The common and land ownership law

By Étienne Le Roy is Professor Emeritus of Anthropology of Law at the University of Paris 1 Panthéon- Sorbonne /LAJP

Summary :

In addition to purely private goods (rival and exclusive) and purely public goods (non-rival and non-exclusive) such as lighting, there are hybrid or mixed goods, both exclusive and non-rivalrous, such as bridges and highways on which tolls can be established, but whose individual consumption is not reduced by that of others. But it is still possible to encounter another type of mixed property that is both non-exclusive and rival, such as fishing grounds, pastures, irrigation systems, i.e. property that is difficult to prohibit or restrict, but can be individually exploited for personal use. It is these assets that Elinor Ostrom has designated as “common-pool resources”), i.e. the pooling of resources that gives rise to collective management for their use and sharing. A wide-ranging debate had taken place around an article by Garrett Hardin which, in 1968, appeared in the Tragedy of the Commons. Based on his experience and the terrain on which he has worked, Étienne Le Roy explains the challenge of land and what the common perspective brings.

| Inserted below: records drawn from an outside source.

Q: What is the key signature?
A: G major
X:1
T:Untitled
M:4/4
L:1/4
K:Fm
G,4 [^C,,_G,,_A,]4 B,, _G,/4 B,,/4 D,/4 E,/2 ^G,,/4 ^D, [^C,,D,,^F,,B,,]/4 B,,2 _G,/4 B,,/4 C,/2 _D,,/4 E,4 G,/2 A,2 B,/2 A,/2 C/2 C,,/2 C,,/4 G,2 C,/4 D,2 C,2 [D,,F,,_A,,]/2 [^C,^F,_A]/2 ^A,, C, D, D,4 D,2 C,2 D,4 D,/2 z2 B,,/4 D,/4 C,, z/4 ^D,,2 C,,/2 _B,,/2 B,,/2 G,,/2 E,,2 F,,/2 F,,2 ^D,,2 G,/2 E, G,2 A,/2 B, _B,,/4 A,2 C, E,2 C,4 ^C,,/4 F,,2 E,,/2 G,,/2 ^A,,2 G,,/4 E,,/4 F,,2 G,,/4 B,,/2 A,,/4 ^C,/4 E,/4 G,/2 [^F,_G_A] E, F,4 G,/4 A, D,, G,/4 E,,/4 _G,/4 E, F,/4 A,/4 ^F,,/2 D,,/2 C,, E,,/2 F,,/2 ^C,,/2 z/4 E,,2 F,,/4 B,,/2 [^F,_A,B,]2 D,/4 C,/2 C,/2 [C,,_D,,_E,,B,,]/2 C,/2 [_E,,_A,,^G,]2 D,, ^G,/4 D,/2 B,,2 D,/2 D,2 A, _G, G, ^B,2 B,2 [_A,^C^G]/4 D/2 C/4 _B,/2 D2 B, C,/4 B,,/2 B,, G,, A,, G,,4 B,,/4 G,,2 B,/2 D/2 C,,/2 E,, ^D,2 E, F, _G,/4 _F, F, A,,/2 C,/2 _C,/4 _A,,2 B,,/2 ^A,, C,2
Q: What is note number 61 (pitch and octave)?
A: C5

The year 2014 was marked by the publication, in May, of three French-language books on the outbuildings (Bollier 2014, Dardot and Laval 2014, Parrance and Saint Victor 2014). Other initiatives that have emerged include the preparation of a “Dictionnaire des communs” for PUF editions (forthcoming), international conferences and the emergence of new networks of researchers specifically dedicated to this theme. Some do not hesitate to speak of a revolution of the commons in progress. But, in reality, the fields concerned are not, at least in France or Europe, so important that they imply taking the term revolution as a radical break with the old order. The astronomical meaning of the term is more appropriate as a return of a (celestial) body to a point that it previously occupied on an orbit because the new practices we will discuss later belong to modes of behaviour that were the norm in pre-capitalist and community societies and which, although they gave in to consumerism and individualism, did not disappear. These behaviours remained there, partly hidden, partly practiced in a somewhat shameful way and it was in particular the financial crisis of 2008 and then, in the academic world, the Nobel Prize in Economics awarded in 2009 to Elinor Ostrom that helped to put the old question of the Commons, better known in English as “commons”, back on the world stage. Or rather better caricatured because at least two generations of economist, politician or sociologist researchers have been blocked by a small article from 1968, published in the prestigious journal Science, by an unknown, Garett Hardin, who has gained not only a catchy title, “the tragedy of the commons” (Hardin, 1968) but above all thanks to the context of neoliberal revolution (this time as a rupture of the old order of the welfare state) advocated by R. Reagan or M. Thatcher. By proposing to generalize private ownership of land wherever it was held in common on the basis of an erroneous explanation but which few researchers dare to discuss, Hardin responds to the implicit demand of the major donors (World Bank and International Monetary Fund) who must justify the globalization of their proprietary practices to impose land titling policies in their structural adjustment programs.

The imposture having been identified (Le Roy, 1996, 2011, Bollier, 2014) and even recognized by its author (Falque, 2003), we still had to rebuild a stricken theme by moving from the economic policy analysis developed by Elinor Ostrom (Ostrom, 2010) to the legal field. However, the new theory of communes under development meets with the modern conception of land ownership a major difficulty, its exclusive and absolute characteristics which may not allow communes to benefit from legal recognition commensurate with the new practices. In its literal legal sense, the right of ownership excludes the consideration of common property. However, by changing scale and logic, we will see that it is possible to move from confrontations to complementarities if we accept the idea that different legal systems are at work here. However, it is necessary to understand the stakes.